The only caveat: it won't match the absolute top-tier frontier models (GPT-5.2, Claude Opus 4.6) on the hardest math and coding benchmarks. But for the vast majority of real-world tasks, the gap is smaller than you'd expect — and the cost difference is enormous.
How It Stacks Up Against the Competition
The 9B vs. Everything Else in Its Class
| Qwen3.5-9B | GPT-5-Nano | Qwen3-30B | Llama-4-Scout | |
|---|---|---|---|---|
| GPQA Diamond | 81.7 | — | Lower | — |
| MMMU | 78.4 | 75.8 | — | — |
| MMMU-Pro | 70.1 | 57.2 | — | — |
| MathVista | 85.7 | — | — | — |
| IFEval | 91.5 | — | — | — |
| License | Apache 2.0 | Proprietary | Apache 2.0 | Open-weight |
| Run locally? | Yes | No (API only) | Barely | Yes |
The pattern is consistent: the 9B beats or matches models several times its size, and it does so while being fully open-source and runnable on hardware you might already own.
The Cost Argument
| How You Use It | Input Cost (per MTok) | Output Cost (per MTok) |
|---|---|---|
| Qwen3.5-9B locally | $0 | $0 |
| Claude Sonnet 4.5 API | $3.00 | $15.00 |
| GPT-5.2 API | $1.75 | $14.00 |
If you're processing any significant volume, the math is straightforward. API costs add up fast; local inference is free after the hardware investment. For a startup running millions of queries per month, the difference between $0 and $3/$15 per million tokens is the difference between viable and not.
Wrapping Up
The Qwen 3.5 Small series punches so far above its weight that the benchmarks feel like they must be wrong — until you actually run the models and see it for yourself. The 9B competes with models an order of magnitude larger. The 0.8B does video understanding on a phone. All four share the flagship's hybrid attention architecture, native multimodal support, and 262K context window.

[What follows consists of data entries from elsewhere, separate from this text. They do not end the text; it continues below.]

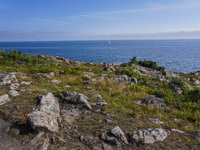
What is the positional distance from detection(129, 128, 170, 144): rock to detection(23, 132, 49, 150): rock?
140 inches

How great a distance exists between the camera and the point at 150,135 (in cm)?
648

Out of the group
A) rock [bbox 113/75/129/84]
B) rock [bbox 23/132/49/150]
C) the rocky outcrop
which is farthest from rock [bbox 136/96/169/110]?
rock [bbox 23/132/49/150]

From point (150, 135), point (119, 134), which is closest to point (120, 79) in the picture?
point (150, 135)

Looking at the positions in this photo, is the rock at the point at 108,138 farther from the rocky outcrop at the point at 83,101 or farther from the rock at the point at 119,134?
the rocky outcrop at the point at 83,101

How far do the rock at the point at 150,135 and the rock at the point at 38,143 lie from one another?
11.7 feet

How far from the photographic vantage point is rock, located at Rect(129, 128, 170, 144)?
6184 millimetres

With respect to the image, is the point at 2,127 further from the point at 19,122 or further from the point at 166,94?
the point at 166,94

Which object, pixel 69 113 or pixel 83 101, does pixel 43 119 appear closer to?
pixel 69 113

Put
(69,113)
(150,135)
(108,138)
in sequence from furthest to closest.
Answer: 1. (69,113)
2. (150,135)
3. (108,138)

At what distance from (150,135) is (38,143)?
4770 mm

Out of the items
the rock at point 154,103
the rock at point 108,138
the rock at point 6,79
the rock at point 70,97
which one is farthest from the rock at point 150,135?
the rock at point 6,79

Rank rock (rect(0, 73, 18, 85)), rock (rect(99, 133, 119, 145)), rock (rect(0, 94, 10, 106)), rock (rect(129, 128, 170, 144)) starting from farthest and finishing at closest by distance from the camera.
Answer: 1. rock (rect(0, 73, 18, 85))
2. rock (rect(0, 94, 10, 106))
3. rock (rect(129, 128, 170, 144))
4. rock (rect(99, 133, 119, 145))

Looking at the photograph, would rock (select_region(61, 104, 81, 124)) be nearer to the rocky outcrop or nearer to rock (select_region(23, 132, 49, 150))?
the rocky outcrop

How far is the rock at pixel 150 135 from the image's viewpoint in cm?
618
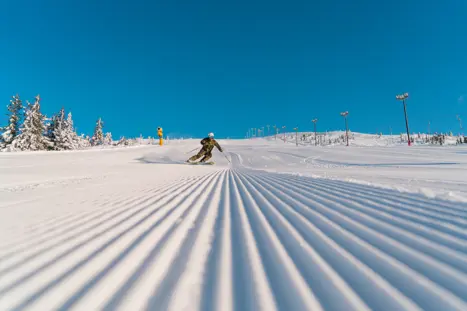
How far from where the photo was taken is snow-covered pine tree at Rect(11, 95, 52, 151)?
100 feet

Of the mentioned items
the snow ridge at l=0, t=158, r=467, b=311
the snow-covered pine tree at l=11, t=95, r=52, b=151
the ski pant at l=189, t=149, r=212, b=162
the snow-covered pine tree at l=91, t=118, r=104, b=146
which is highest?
the snow-covered pine tree at l=91, t=118, r=104, b=146

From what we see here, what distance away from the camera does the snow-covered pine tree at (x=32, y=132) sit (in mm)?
30500

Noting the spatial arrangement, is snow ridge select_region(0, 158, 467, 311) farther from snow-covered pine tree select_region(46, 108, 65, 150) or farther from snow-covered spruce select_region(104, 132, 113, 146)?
snow-covered spruce select_region(104, 132, 113, 146)

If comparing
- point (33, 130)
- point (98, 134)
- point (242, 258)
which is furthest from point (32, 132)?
point (242, 258)

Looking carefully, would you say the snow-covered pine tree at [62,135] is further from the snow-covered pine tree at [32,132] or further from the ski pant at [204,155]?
the ski pant at [204,155]

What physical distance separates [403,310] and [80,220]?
10.3 feet

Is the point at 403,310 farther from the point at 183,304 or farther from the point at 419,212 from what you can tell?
the point at 419,212

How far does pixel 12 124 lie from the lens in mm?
31078

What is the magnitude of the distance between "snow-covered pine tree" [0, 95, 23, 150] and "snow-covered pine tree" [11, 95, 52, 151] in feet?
3.42

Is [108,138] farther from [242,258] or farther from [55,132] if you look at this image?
[242,258]

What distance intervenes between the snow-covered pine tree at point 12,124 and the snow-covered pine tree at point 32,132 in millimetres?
1041

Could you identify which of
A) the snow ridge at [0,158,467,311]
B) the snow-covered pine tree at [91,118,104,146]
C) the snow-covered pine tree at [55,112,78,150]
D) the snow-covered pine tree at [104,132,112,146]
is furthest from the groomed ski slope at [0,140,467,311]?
the snow-covered pine tree at [104,132,112,146]

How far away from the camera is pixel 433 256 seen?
4.99 ft

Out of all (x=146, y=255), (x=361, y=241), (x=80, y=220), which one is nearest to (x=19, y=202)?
(x=80, y=220)
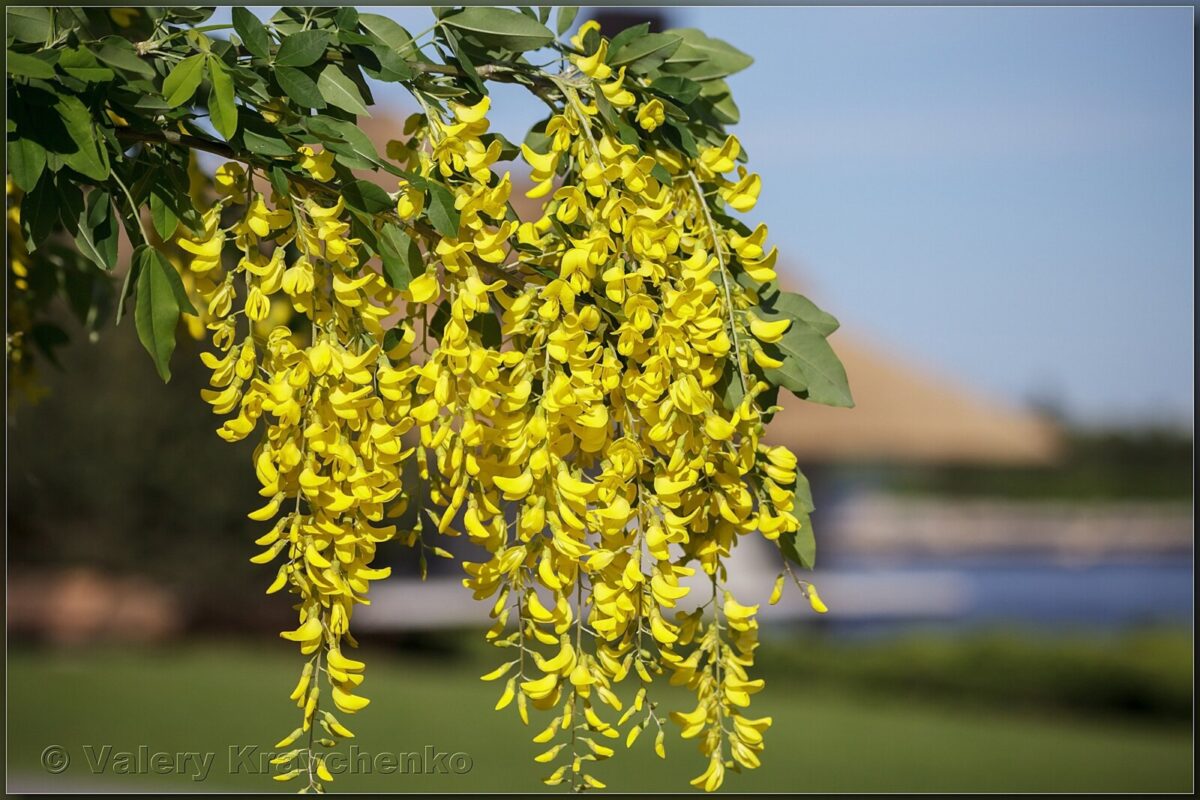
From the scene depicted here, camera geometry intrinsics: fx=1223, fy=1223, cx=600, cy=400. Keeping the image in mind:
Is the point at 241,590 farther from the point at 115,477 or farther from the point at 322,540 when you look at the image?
the point at 322,540

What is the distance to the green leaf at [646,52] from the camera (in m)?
1.21

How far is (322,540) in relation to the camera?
40.2 inches

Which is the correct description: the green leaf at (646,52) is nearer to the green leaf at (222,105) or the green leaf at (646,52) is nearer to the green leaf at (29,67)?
the green leaf at (222,105)

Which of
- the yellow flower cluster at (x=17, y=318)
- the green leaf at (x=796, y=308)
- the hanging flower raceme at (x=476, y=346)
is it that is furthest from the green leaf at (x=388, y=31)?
the yellow flower cluster at (x=17, y=318)

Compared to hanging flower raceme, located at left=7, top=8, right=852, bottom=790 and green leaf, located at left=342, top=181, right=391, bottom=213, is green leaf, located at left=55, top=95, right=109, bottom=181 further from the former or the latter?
green leaf, located at left=342, top=181, right=391, bottom=213

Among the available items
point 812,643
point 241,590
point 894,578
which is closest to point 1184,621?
point 894,578

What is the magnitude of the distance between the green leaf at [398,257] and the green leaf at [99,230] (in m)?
0.25

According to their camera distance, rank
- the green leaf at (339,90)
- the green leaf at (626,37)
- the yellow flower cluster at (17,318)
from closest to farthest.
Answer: the green leaf at (339,90)
the green leaf at (626,37)
the yellow flower cluster at (17,318)

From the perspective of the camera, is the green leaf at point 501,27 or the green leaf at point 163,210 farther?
the green leaf at point 501,27

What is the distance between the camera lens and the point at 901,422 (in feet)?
30.9

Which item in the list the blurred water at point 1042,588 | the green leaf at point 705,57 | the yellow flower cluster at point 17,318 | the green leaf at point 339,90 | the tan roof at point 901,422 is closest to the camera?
the green leaf at point 339,90

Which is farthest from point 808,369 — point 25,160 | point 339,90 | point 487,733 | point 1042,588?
point 1042,588

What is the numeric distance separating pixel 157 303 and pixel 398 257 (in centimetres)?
20

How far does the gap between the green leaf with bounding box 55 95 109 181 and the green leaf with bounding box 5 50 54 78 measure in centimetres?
3
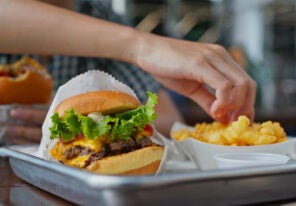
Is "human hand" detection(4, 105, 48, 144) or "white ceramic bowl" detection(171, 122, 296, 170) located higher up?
"white ceramic bowl" detection(171, 122, 296, 170)

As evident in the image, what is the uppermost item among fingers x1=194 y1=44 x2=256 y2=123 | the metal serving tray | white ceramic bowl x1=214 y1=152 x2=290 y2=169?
fingers x1=194 y1=44 x2=256 y2=123

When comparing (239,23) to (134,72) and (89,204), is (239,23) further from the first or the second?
(89,204)

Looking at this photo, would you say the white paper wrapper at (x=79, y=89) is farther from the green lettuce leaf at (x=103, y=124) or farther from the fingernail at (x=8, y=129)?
the fingernail at (x=8, y=129)

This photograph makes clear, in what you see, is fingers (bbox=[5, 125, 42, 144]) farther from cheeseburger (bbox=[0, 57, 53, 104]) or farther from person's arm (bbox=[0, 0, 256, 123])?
person's arm (bbox=[0, 0, 256, 123])

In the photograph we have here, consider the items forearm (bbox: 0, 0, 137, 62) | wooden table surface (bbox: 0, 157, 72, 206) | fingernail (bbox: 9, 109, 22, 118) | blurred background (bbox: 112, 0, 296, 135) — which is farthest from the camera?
blurred background (bbox: 112, 0, 296, 135)

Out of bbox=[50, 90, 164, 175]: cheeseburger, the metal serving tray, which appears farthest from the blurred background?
the metal serving tray

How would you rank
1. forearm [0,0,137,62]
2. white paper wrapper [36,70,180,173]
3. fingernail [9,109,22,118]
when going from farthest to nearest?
fingernail [9,109,22,118] → forearm [0,0,137,62] → white paper wrapper [36,70,180,173]

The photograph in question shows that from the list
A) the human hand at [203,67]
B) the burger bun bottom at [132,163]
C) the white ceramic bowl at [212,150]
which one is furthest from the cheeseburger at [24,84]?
the burger bun bottom at [132,163]
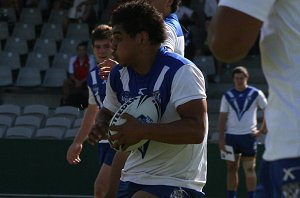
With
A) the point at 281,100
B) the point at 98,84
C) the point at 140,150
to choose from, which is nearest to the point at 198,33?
the point at 98,84

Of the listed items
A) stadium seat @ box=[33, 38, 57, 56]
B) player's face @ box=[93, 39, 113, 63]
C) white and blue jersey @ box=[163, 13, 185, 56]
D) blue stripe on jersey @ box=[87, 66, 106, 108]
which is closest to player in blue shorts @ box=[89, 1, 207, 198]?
white and blue jersey @ box=[163, 13, 185, 56]

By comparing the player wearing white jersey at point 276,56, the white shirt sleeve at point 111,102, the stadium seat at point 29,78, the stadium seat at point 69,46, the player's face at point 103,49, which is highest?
the player wearing white jersey at point 276,56

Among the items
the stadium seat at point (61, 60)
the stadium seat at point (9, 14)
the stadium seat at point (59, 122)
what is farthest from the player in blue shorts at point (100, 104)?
the stadium seat at point (9, 14)

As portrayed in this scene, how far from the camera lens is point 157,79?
473cm

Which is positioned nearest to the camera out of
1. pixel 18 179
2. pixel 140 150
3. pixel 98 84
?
pixel 140 150

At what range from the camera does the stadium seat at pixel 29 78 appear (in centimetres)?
1683

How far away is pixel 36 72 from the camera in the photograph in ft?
55.5

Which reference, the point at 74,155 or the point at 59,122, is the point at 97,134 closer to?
the point at 74,155

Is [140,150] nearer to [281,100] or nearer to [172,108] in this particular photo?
[172,108]

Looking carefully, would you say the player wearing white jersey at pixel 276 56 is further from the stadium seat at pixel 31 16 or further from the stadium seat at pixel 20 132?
the stadium seat at pixel 31 16

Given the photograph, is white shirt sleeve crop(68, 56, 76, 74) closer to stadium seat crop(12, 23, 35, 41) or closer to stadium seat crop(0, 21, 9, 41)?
stadium seat crop(12, 23, 35, 41)

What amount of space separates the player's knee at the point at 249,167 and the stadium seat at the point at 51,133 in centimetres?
298

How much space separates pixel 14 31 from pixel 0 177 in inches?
242

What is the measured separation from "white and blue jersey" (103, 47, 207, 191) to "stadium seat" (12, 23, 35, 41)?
44.4 ft
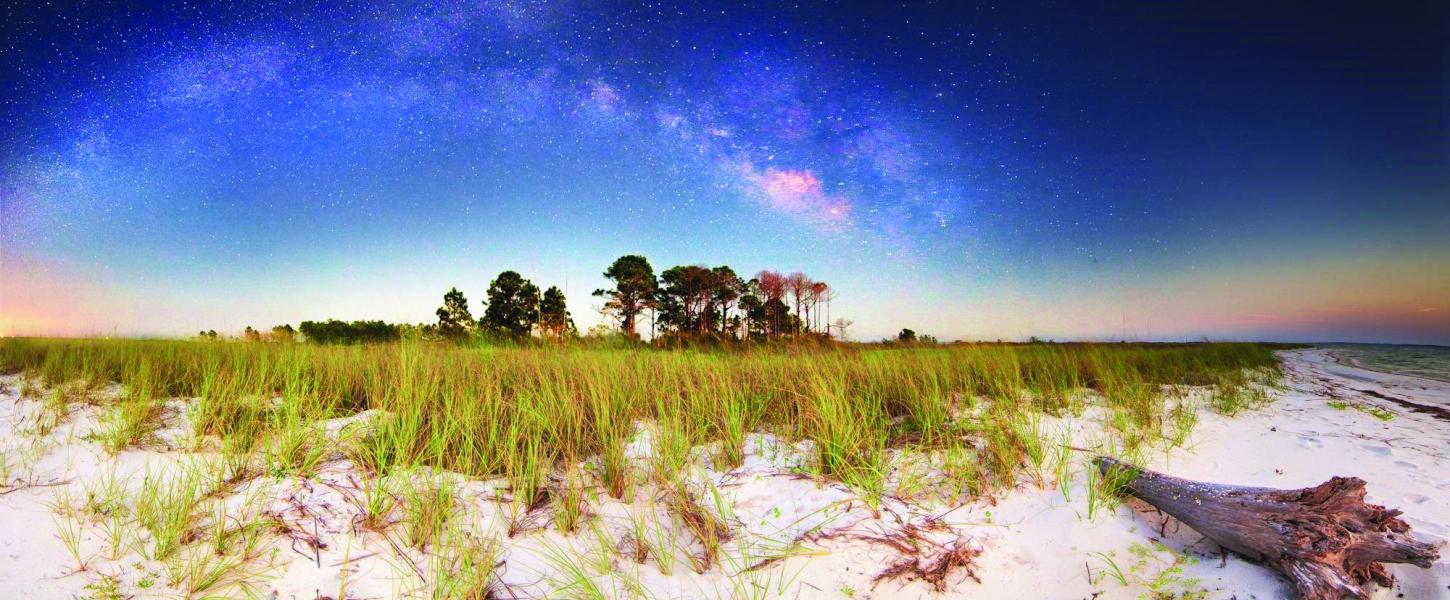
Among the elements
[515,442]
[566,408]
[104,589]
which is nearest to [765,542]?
[515,442]

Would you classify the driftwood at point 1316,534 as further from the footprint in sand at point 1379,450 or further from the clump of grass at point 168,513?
the clump of grass at point 168,513

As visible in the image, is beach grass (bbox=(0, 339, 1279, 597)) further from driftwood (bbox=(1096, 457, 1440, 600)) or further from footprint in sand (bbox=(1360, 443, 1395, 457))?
footprint in sand (bbox=(1360, 443, 1395, 457))

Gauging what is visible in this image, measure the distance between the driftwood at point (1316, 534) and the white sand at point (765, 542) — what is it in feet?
0.35

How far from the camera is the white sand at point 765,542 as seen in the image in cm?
260

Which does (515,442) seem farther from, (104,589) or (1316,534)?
(1316,534)

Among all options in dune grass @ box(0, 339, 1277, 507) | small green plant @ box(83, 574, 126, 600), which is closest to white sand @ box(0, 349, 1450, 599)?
small green plant @ box(83, 574, 126, 600)

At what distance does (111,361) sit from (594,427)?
5.84 meters

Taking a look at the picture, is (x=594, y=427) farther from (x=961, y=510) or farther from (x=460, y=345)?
(x=460, y=345)

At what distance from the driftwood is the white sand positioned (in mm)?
105

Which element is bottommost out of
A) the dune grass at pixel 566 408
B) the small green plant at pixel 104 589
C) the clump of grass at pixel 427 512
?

Getting started is one command: ollama run qwen3.5:9b. From there you have a local, private, zero-cost AI that handles text, images, and video, with scores that compete with paid cloud APIs costing dollars per million tokens.
If you need AI on edge devices, in environments where data can't leave the building, or you just want to stop paying per-token fees for capabilities you can run yourself — the Qwen 3.5 Small series is the best open-weight option available right now.